Directive:
Rewrite these lines with "nearest" swapped for "closest" and everything else left unchanged.

------------------------------------------------------------------------

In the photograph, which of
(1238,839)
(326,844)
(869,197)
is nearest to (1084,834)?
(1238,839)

------------------------------------------------------------------------

Finished exercise:
In the photograph, which of
(1238,839)
(326,844)
(869,197)
is closest to (1084,834)?
(1238,839)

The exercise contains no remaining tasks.